Pritzker demands answers from Madigan as more Illinois lawmakers seek resignation
Madigan already had lost enough support to end his 35-year run as House speaker, but the gap continued to widen as Illinois’ governor added his rebuke.
Gov. J.B. Pritzker said embattled Illinois House Speaker Michael Madigan either needs to answer questions or quit.
Pritzker’s call for Madigan’s resignation came as more House Democrats pledged they would not support him for another term as speaker. Madigan was trying to survive his implication in the ComEd bribery scandal so he could secure his 36th year in January and oversee the once-a-decade legislative redistricting.
After new charges dropped against members of Madigan’s inner circle, the number of House Democrats who will not support his leadership has grown to 18. With 73 Democrats in the House, Madigan is now five votes below the 60 votes he would need to win another term as speaker.
On Nov. 20, state Rep. Eva-Dina Delgado added her name.
On Nov. 19 after four more defendants were charged in the ComEd bribery scandal, and new allegations emerged against Madigan, state Reps. Jonathan Carroll, Sam Yingling, Will Guzzardi, Daniel Didech and representative-elect Margaret Croke added their names to the list of those wanting Madigan to quit and allow someone else to lead the House.
State Reps. Kelly Cassidy, Jennifer Gong-Gershowitz, Terra Costa Howard, Maurice West, Bob Morgan, Anne Stava-Murray, Stephanie Kifowit and Lindsey LaPointe previously said they would not re-elect Madigan, with Kifowit announcing she would challenge him for the speakership. State Reps. Deb Conroy, Robyn Gabel, Anna Moeller and Ann Williams sent Madigan a letter asking for new leadership.
Pritzker came out with his strongest rebuke of Madigan yet.
“If speaker Madigan wants to continue in a position of enormous public trust with such a serious ethical cloud hanging over his head, then he has to, at the very least, be willing to stand in front of the press and answer every last question to their satisfaction,” Pritzker said.

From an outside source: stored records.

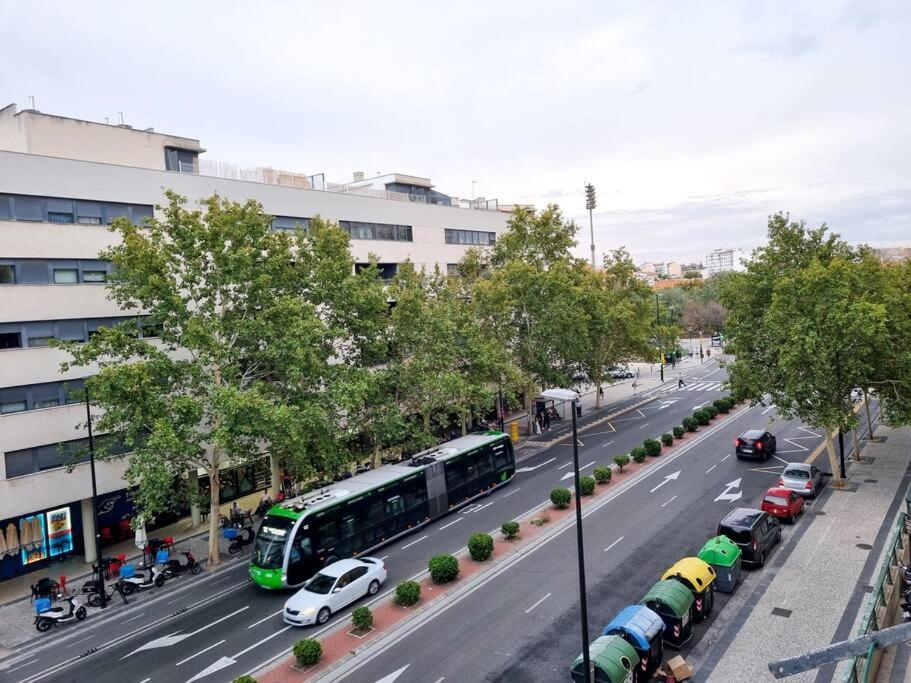El Molino Del Pilar Comotucasa Zaragoza Kültér fotó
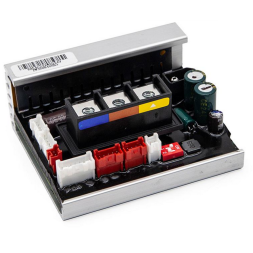 NI-0360R - Ninebot - Contrôleur Origine Ninebot F2 / F2 Plus - GYPI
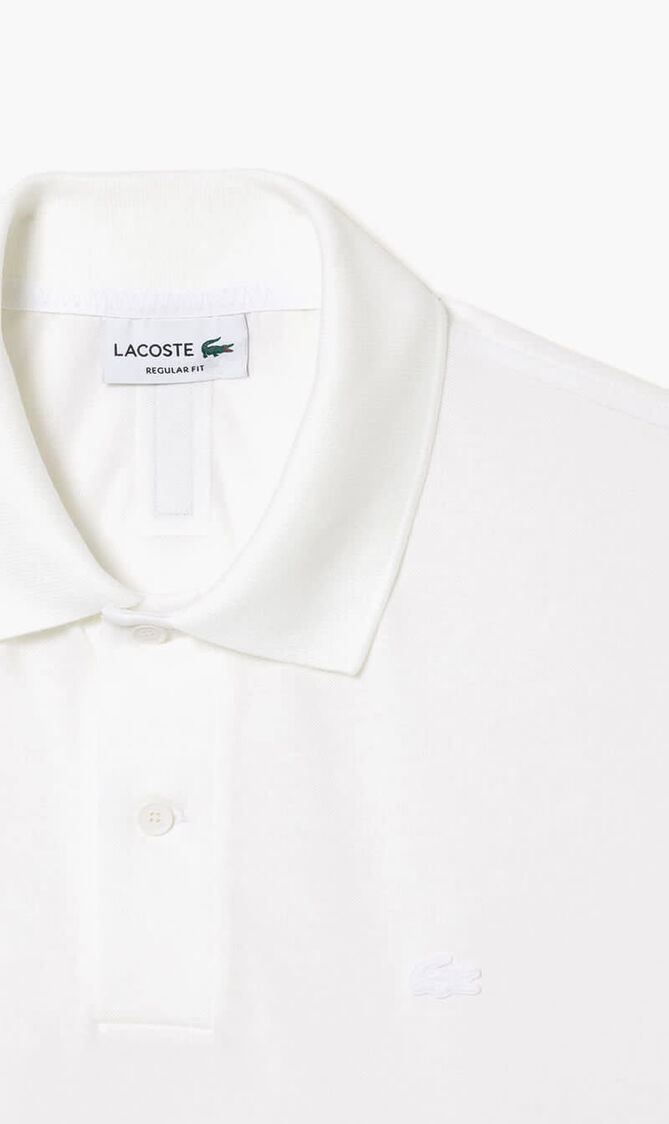 POLOS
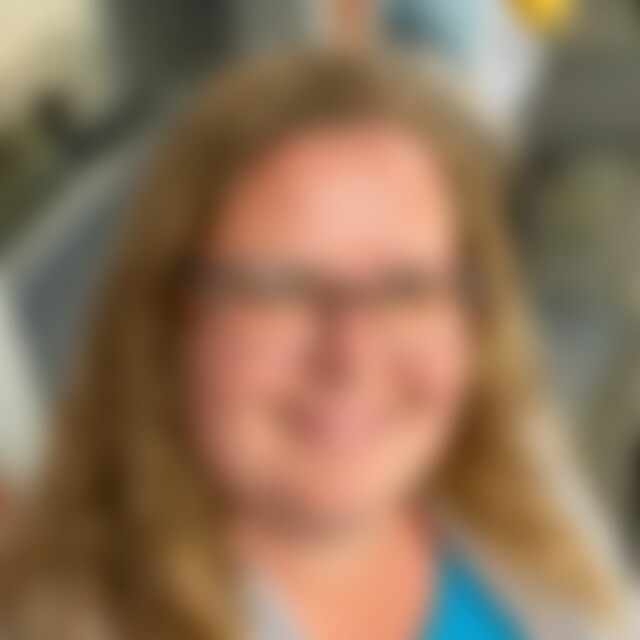 Nali (40) aus Nähe Koblenz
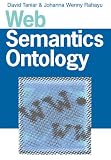 Review Idea Group Publishing  / Web Semantics Ontology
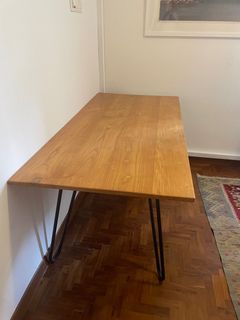 (Category: ) located in . Submitted by lryan52 (Listing ID 1245300736, Image 1). Description: .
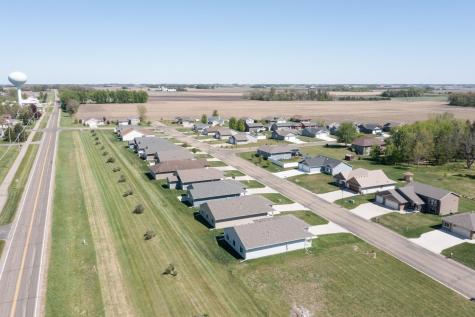 1552 Eagle Ridge Street NE Owatonna MN 55060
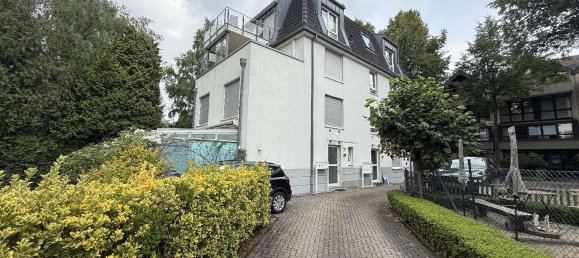 2 bedrooms Apartment in Mettmann, Germany No. 263716 2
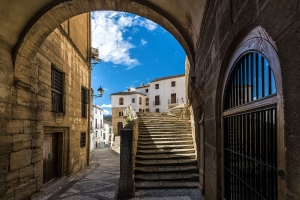 Alhama (16)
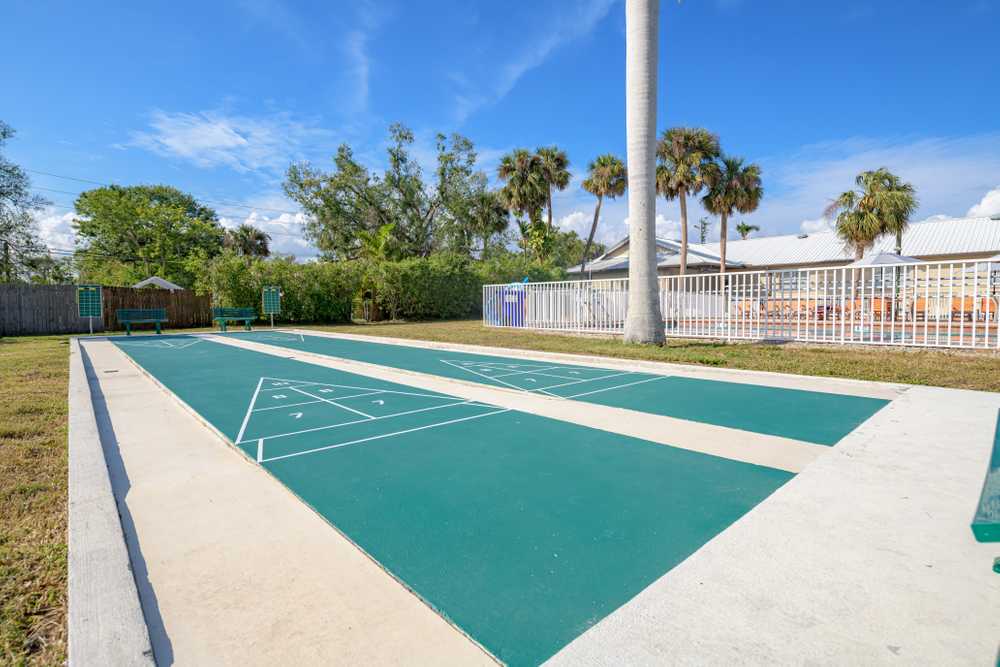 Orange Grove RV Resort (Age Restricted 55+) - Photo 4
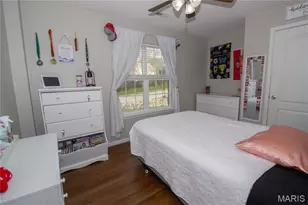 22935 Revelation Rd, Waynesville, MO 65583 - Photo 24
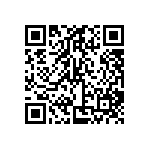 SIT1618BE-13-33E-12-0000E QRCode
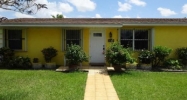 1636 SW 7 ST Homestead, FL 33030 - Image 14575937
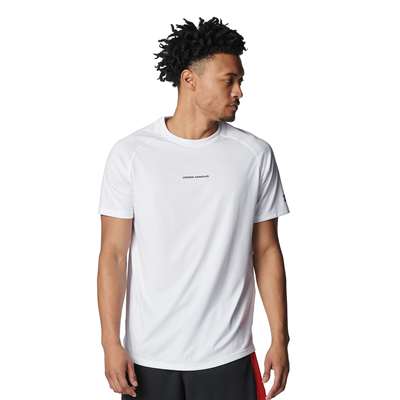 White /  / Black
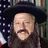 OrhtodoxRabbiClinton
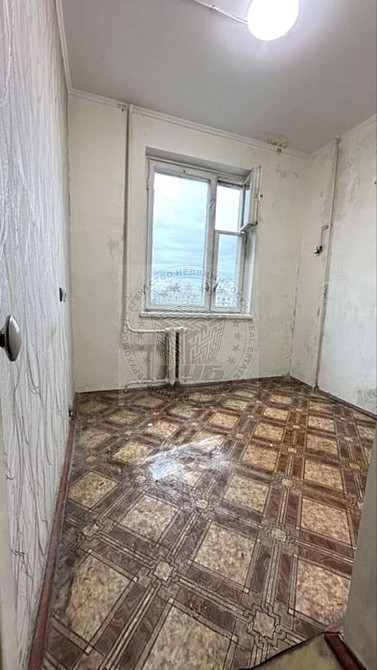 Продаж Квартира 3-кімнатна, 8/9 поверх на Якуба Коласа вул., 5 Киев - изображение 10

“If the speaker cannot commit to that level of transparency, then the time has come for him to resign.”
The four defendants were charged with bribery in a case that outlined how hard they worked at ComEd to satisfy Madigan. Charged were: Michael McClain, a longtime Madigan confidant and ComEd lobbyist; former ComEd CEO Anne Pramaggiore; former ComEd lobbyist Jay Hooker; and Jay Doherty, former president of the City Club of Chicago.
The charges in the case outline how decisions were made at the very top of the company to satisfy “our Friend,” the name used to cover that they were really talking about Madigan.
The charges state the four defendants worked “to corruptly solicit and demand, and to accept and agree to accept from another person things of value, namely, jobs, contracts, and monetary payments associated with those jobs and contracts, for the benefit of Public Official A and his associates, intending that Public Official A, an agent of the State of Illinois, be influenced and rewarded in connection with any business, transaction, and series of transactions involving things of value of $5,000 or more, namely, legislation affecting ComEd.” Public Official A is identified as the Illinois House speaker, although Madigan is not charged and has denied wrongdoing.
Madigan responded by denying he did anything wrong, and again stating he believes getting people jobs is part of his job. “I believe a large part of my duty as an elected official is to help people, and I’ve made that a priority since the day I took the oath of office.”
ComEd previously admitted to federal prosecutors it provided more than $1.3 million in bribes to Madigan cronies to gain his backing for legislation worth $150 million to the electric utility. Company leaders agreed to cooperate with investigators and pay a $200 million fine.
With Madigan on the edge of losing a position he has held for the better part of four decades, it’s unclear who in the Democratic Party would replace him as speaker. While Kifowit has said she is mounting a challenge, no one has yet emerged as the front-runner.
State lawmakers have an opportunity to replace Madigan with another Madigan, or to reform the system that allowed him to gather more power than any other lawmaker in the nation. Illinois needs to reform how the legislature operates by taking the redistricting process out of the hands of lawmakers, by reforming the House Rules to limit the speaker’s power, by strengthening ethics rules to mandate transparency and hold lawmakers accountable for their conflicts of interest, and by freeing the legislative inspector general to investigate and publicize wrongdoing without obstruction from lawmakers.
To miss this opportunity would be a crime.